- [À faire]
- 1) Dites si chacune des affirmations suivantes concorde avec le passage sur la seconde multiplication des pains, plus bas, en répondant par oui ou non et en citant les mots décisifs du passage : (a) les disciples disposaient de sept pains et de quelques petits poissons ; (b) la foule restait auprès de Jésus depuis deux jours ; (c) on ramassa douze corbeilles de morceaux.
- 2) Poursuivez le passage sur la seconde multiplication des pains, plus bas, à partir de sa dernière phrase.

___ Extrait choisi ___

Quand sept vaut plus que douze (Mt 15,29-16,12)

Parallèles : Mc 8,1-21 | (Lc 12,1-6 ;54-56)

Le séjour dans la région de Tyr et Sidon fut court mais néanmoins plein d’espérance. L’Évangile du Royaume du Père attire des gens venus du monde païen représenté par cette femme Cananéenne. Cet Évangile, que Jésus incarne et proclame, attire encore des foules lors de son retour en Galilée comme va le montrer cette seconde multiplication de pains et le débat qui va s’en suivre.

Une seconde multiplication des pains (15,29-39)

15, 29 Jésus partit de là et arriva près de la mer de Galilée. Il gravit la montagne et là, il s’assit. 30 De grandes foules s’approchèrent de lui, avec des boiteux, des aveugles, des estropiés, des muets, et beaucoup d’autres encore ; on les déposa à ses pieds et il les guérit. 31 Alors la foule était dans l’admiration en voyant des muets qui parlaient, des estropiés rétablis, des boiteux qui marchaient, des aveugles qui voyaient ; et ils rendirent gloire au Dieu d’Israël. 32 Jésus appela ses disciples et leur dit : « Je suis saisi de compassion pour cette foule, car depuis trois jours déjà ils restent auprès de moi, et n’ont rien à manger. Je ne veux pas les renvoyer à jeun, ils pourraient défaillir en chemin. » 33 Les disciples lui disent : « Où trouverons-nous dans un désert assez de pain pour rassasier une telle foule ? » 34 Jésus leur demanda : « Combien de pains avez-vous ? » Ils dirent : « Sept, et quelques petits poissons. » 35 Alors il ordonna à la foule de s’asseoir par terre. 36 Il prit les sept pains et les poissons ; rendant grâce, il les rompit, et il les donnait aux disciples, et les disciples aux foules. 37 Tous mangèrent et furent rassasiés. On ramassa les morceaux qui restaient : cela faisait sept corbeilles pleines. 38 Or, ceux qui avaient mangé étaient quatre mille, sans compter les femmes et les enfants.39 Après avoir renvoyé la foule, Jésus monta dans la barque et alla dans le territoire de Magadane1.

___ Données fournies ___

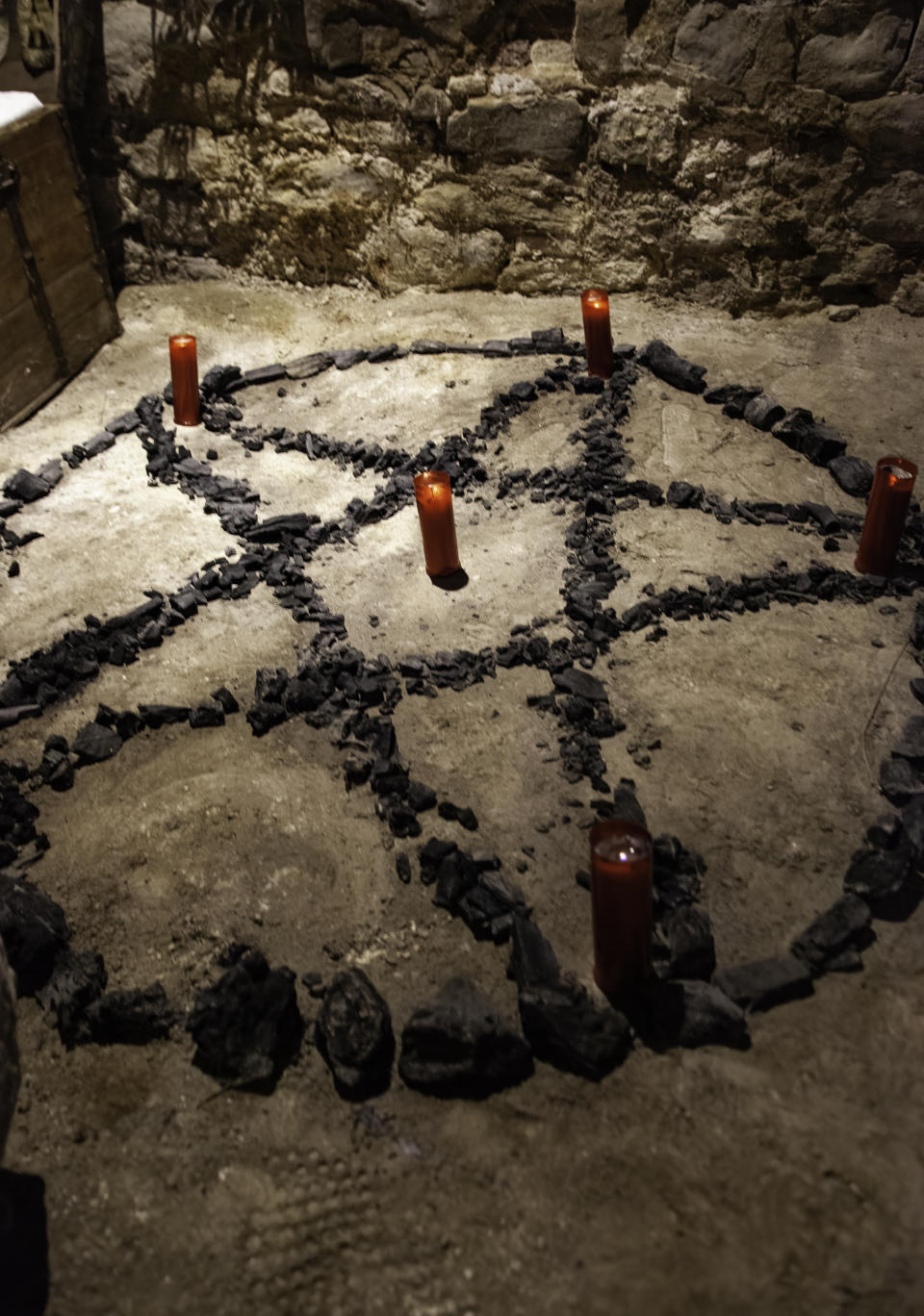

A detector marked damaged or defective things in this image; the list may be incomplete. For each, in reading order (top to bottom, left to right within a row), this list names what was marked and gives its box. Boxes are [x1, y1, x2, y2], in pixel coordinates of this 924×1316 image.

cracked concrete floor [1, 285, 924, 1316]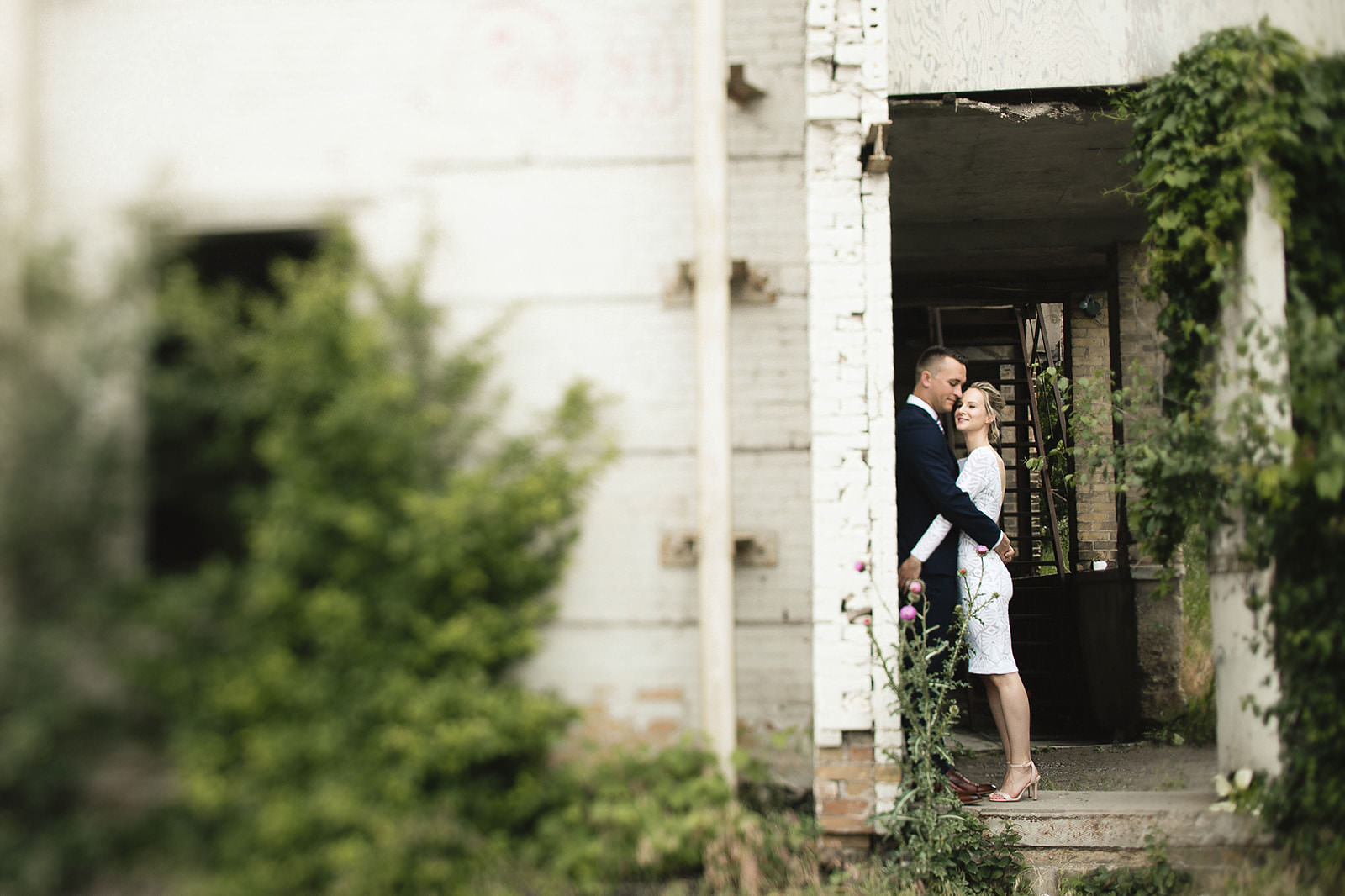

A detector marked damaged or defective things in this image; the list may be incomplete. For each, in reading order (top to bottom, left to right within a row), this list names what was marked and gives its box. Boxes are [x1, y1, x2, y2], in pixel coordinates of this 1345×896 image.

___

- [Les résultats]
- 1)
(a) Oui : « Sept, et quelques petits poissons. »
(b) Non : « depuis trois jours déjà ils restent auprès de moi »
(c) Non : « cela faisait sept corbeilles pleines »

- 2)
Les signes du Royaume

 La multiplicité des guérisons suscite l’admiration de la foule mais non pas tant pour Jésus que pour glorifier le Dieu d’Israël. Contrairement à Marc, la version de Matthieu place cette seconde multiplication en Galilée et non en Décapole, territoire païen. Cette situation géographique permet de revenir parmi les enfants d’Israël, dont la table s’est maintenant élargie avec l’accueil de la femme dite ‘Cananéenne’. Les miracles décrits sont un rappel de l’avènement du Royaume. Ainsi, en Jésus s’accomplit les paroles du prophète Isaïe(Is 26,19 ;29,18, 35,5-6 ; 61,1) comme Jésus le citait à Jean le baptiste (Mt 11,5) : Les aveugles retrouvent la vue, et les boiteux marchent, … et les sourds entendent, … et les pauvres reçoivent la Bonne Nouvelle. Les gestes de Jésus, comme la foule, rendent gloire au Dieu d’Israël, pour ses œuvres en faveur de son peuple. Dieu règne et son Royaume se déploie en bienfaits.

Alexandre Ivanov 1850

La seconde multiplication

Mais fallait-il une seconde multiplication des pains (Mt 14,13-21) ? Elle vient authentifier ici la profession de foi de la foule qui reste auprès de Jésus malgré la faim : depuis trois jours déjà ils restent auprès de moi, et n’ont rien à manger. Trois jours signe biblique d’un avènement attendu qui va bientôt se manifester avec cette multiplication des pains. En Christ, Dieu ne cesse de nourrir son peuple, un peuple qui – rappelons-le encore – accueille en son sein une nouvelle population.

Le récit suit globalement le même schéma de la première multiplication (Mt 14,13-21). Mais il ne fait référence qu’à sept pains et non plus douze. Il ne s’agit pas d’une diminution mais, paradoxalement, d’une majoration. Douze est le chiffre qui faisait écho aux tribus d’Israël. Sept renvoie au chiffre de la plénitude, tels les sept jours de la création du monde (Gn 1). Les sept pains manifestent ce débordement universel du Royaume, au-delà des douze tribus, accueillant maintenant la foi des Nations. Dans l’esprit du Royaume sept vaut donc plus que Douze. Sept pains, issus d’une plus grande pauvreté des disciples, et donnés désormais à tous et tout aussi débordant. L’image est pleine d’espérance pour ces chrétiens du temps de l’église de Matthieu. C’est pour eux que l’évangéliste, réactualise le récit de la seconde multiplication des pains.

Jésus et la Cananéenne, Pieter Lastman, 1630

Expansion ou extension ?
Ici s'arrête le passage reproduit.